Roxbury Film Festival is back with stories of pain, joy, success

This Thursday’s Roxbury Film Festival 2022 is triumphantly back but, like all pandemic-era film fests, only after months of dealing with virus-related uncertainties.

“It’s still an issue,” festival director Lisa Simmons acknowledged. “You learn to pivot — that’s what we all in this film festival world have done with changing COVID policies and audiences not feeling comfortable going into theaters

“This summer Rox is more in person but we did curate a whole program for people not comfortable coming inside. But it’s funny because people are getting used to this now, they realize, ‘I don’t have to travel. I can watch this from home.’
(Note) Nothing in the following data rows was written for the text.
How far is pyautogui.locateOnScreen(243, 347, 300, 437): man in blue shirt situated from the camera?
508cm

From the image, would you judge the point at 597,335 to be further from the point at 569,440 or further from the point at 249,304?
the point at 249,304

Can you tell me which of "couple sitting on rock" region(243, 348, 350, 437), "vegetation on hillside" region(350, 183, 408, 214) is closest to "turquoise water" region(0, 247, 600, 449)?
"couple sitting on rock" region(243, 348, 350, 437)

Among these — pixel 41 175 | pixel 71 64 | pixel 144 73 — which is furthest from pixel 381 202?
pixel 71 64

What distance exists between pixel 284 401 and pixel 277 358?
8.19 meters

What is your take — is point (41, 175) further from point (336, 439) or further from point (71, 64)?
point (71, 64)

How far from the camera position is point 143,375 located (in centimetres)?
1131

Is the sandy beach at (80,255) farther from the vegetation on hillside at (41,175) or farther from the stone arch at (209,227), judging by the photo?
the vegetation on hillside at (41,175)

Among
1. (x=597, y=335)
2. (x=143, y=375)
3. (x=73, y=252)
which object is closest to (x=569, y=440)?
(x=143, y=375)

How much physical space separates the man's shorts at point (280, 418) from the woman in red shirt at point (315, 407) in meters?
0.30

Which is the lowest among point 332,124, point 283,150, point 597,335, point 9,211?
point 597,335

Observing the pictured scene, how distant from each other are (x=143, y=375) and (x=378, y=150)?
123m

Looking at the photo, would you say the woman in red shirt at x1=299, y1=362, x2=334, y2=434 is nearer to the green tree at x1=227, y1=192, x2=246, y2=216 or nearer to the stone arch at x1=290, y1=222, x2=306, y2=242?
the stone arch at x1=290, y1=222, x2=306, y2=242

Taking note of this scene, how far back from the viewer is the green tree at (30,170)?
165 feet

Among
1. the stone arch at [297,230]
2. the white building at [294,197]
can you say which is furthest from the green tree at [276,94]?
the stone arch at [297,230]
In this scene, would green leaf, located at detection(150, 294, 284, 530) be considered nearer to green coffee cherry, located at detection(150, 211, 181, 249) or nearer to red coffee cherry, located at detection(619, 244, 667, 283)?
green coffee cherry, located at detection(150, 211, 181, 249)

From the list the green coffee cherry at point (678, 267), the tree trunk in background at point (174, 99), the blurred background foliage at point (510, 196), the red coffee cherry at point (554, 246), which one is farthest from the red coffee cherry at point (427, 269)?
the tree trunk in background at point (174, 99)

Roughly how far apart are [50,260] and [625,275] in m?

“So the hybrid model will be with us for a while. The films we’ve chosen — almost 80! — are stories that don’t get told in mainstream media. We’re excited we can inform, educate, make people laugh and feel the impact of all these lives on the community.”

A highlight of this year’s programming is a trio of films touching on the impact of George Floyd’s killing. All screen June 27 at the Paramount at Emerson College from 7:30 to 9:30 p.m.: “The Race Against Race,” The Shadow Between Us” and “Dancing in my Sadness”

“These are about the pain people have felt during the murder and death of George Floyd, using film as a medium to express a feeling,” Simmons said. “They’re very beautiful but different films, a great expression of that feeling. All these films will have a universal appeal to reflect on the mood of the country.”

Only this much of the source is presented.